(Dataset records)
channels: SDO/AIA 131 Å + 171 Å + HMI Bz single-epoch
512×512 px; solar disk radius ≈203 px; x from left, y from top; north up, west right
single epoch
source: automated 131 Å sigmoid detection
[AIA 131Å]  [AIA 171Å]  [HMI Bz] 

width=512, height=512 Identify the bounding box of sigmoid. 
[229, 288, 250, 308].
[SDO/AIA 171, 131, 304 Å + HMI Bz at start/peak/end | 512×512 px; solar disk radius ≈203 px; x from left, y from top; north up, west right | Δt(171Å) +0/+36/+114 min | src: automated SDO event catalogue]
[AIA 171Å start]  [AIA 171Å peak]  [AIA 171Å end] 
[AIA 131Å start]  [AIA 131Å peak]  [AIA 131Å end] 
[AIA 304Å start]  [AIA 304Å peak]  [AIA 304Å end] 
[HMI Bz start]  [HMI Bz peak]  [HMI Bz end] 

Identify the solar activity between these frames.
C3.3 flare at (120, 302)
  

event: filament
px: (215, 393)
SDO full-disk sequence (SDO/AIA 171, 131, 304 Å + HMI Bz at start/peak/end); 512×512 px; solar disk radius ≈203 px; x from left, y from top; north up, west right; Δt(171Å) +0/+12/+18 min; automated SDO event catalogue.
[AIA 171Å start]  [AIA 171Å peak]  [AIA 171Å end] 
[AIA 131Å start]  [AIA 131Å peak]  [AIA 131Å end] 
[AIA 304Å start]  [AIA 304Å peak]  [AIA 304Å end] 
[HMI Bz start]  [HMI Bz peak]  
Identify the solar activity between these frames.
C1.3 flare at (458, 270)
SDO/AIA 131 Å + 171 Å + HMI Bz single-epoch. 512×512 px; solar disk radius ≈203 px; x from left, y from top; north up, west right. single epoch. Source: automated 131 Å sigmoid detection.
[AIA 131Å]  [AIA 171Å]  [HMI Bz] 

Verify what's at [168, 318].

** Task to carry out **
Repeat exactly the lines of the data from the first one through the line with "[229, 288, 250, 308].", both of them included.

** Answer box **
channels: SDO/AIA 131 Å + 171 Å + HMI Bz single-epoch
512×512 px; solar disk radius ≈203 px; x from left, y from top; north up, west right
single epoch
source: automated 131 Å sigmoid detection
[AIA 131Å]  [AIA 171Å]  [HMI Bz] 

width=512, height=512 Identify the bounding box of sigmoid. 
[229, 288, 250, 308].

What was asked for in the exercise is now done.